◆ Requirements ◆
**1.** In the KVM patch discussion, translate this sentence into Spanish: "Having on_lock and on_unlock be asymmetrical with respect to the lock is nasty."
**2.** Print the part of the KVM patch discussion starting with "On Fri, Aug" and going on through "after the unlock.".
**3.** Proceed with the KVM patch discussion from its last line onward.

◆ Excerpted passage ◆
[BEGIN]

On Fri, Aug 18, 2023, Ashish Kalra wrote:
> 
> On 8/18/2023 12:55 PM, Sean Christopherson wrote:
> > On Tue, Aug 15, 2023, isaku.yamahata@intel.com wrote:
> > > From: Isaku Yamahata <isaku.yamahata@intel.com>
> > > 
> > > kvm_mmu_invalidate_end() updates struct kvm::mmu_invalidate_in_progress
> > > and it's protected by kvm::mmu_lock.  call kvm_mmu_invalidate_end() before
> > > unlocking it. Not after the unlock.
> > > 
> > > Fixes: 8e9009ca6d14 ("KVM: Introduce per-page memory attributes")
> > 
> > This fixes is wrong.  It won't matter in the long run, but it makes my life that
> > much harder.
> > 
> > > Signed-off-by: Isaku Yamahata <isaku.yamahata@intel.com>
> > > ---
> > >   virt/kvm/kvm_main.c | 15 ++++++++++++++-
> > >   1 file changed, 14 insertions(+), 1 deletion(-)
> > > 
> > > diff --git a/virt/kvm/kvm_main.c b/virt/kvm/kvm_main.c
> > > index 8bfeb615fc4d..49380cd62367 100644
> > > --- a/virt/kvm/kvm_main.c
> > > +++ b/virt/kvm/kvm_main.c
> > > @@ -535,6 +535,7 @@ struct kvm_mmu_notifier_range {
> > >   	} arg;
> > >   	gfn_handler_t handler;
> > >   	on_lock_fn_t on_lock;
> > > +	on_unlock_fn_t before_unlock;
> > >   	on_unlock_fn_t on_unlock;
> > 
> > Ugh, shame on my past me.  Having on_lock and on_unlock be asymmetrical with respect
> > to the lock is nasty.
> > 
> > I would much rather we either (a) be explicit, e.g. before_(un)lock and after_(un)lock,
> > or (b) have just on_(un)lock, make them symetrical, and handle the SEV mess a
> > different way.

[END]

◆ Recorded information ◆
[BEGIN]

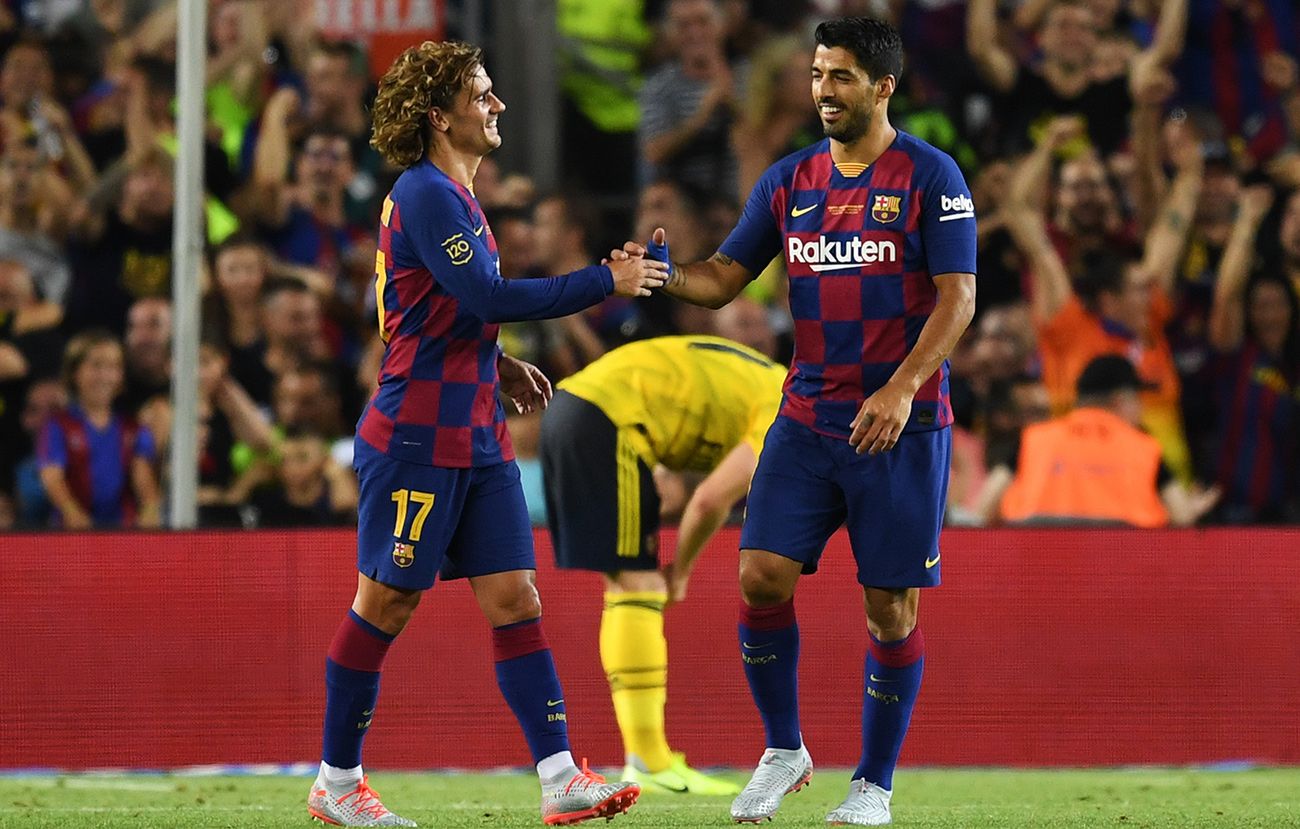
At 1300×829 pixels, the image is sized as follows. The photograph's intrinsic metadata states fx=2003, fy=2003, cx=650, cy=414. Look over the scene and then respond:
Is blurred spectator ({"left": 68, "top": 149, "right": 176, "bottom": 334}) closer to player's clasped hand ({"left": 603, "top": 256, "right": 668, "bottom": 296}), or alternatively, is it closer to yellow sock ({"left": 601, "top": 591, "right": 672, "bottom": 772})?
yellow sock ({"left": 601, "top": 591, "right": 672, "bottom": 772})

[END]

◆ Responses for each task ◆
**1.** Que on_lock y on_unlock sean asimétricos con respecto al bloqueo es desagradable.

**2.**
On Fri, Aug 18, 2023, Ashish Kalra wrote:
> 
> On 8/18/2023 12:55 PM, Sean Christopherson wrote:
> > On Tue, Aug 15, 2023, isaku.yamahata@intel.com wrote:
> > > From: Isaku Yamahata <isaku.yamahata@intel.com>
> > > 
> > > kvm_mmu_invalidate_end() updates struct kvm::mmu_invalidate_in_progress
> > > and it's protected by kvm::mmu_lock.  call kvm_mmu_invalidate_end() before
> > > unlocking it. Not after the unlock.

**3.**
> > 
> > The SEV hook doesn't actually care about running immediately after unlock, it just
> > wants to know if there was an overlapping memslot.  It can run after SRCU is dropped,
> > because even if we make the behavior more precise (right now it blasts WBINVD),
> > just having a reference to memslots isn't sufficient, the code needs to guarantee
> > memslots are *stable*.  And that is already guaranteed by the notifier code, i.e.
> > the SEV code could just reacquire SRCU.
> 
> On a separate note here, the SEV hook blasting WBINVD is still causing
> serious performance degradation issues with SNP triggered via
> AutoNUMA/numad/KSM, etc. With reference to previous discussions related to
> it, we have plans to replace WBINVD with CLFLUSHOPT.

Isn't the flush unnecessary when freeing shared memory?  My recollection is that
the problematic scenario is when encrypted memory is freed back to the host,
because KVM already flushes when potentially encrypted mapping memory into the
guest.

With SNP+guest_memfd, private/encrypted memory should be unreachabled via the
hva-based mmu_notifiers.  gmem should have full control of the page lifecycles,
i.e. can get the kernel virtual address as appropriated, and so it SNP shouldn't
need the nuclear option.

E.g. something like this?

diff --git a/arch/x86/kvm/svm/sev.c b/arch/x86/kvm/svm/sev.c
index 07756b7348ae..1c6828ae391d 100644
--- a/arch/x86/kvm/svm/sev.c
+++ b/arch/x86/kvm/svm/sev.c
@@ -2328,7 +2328,7 @@ static void sev_flush_encrypted_page(struct kvm_vcpu *vcpu, void *va)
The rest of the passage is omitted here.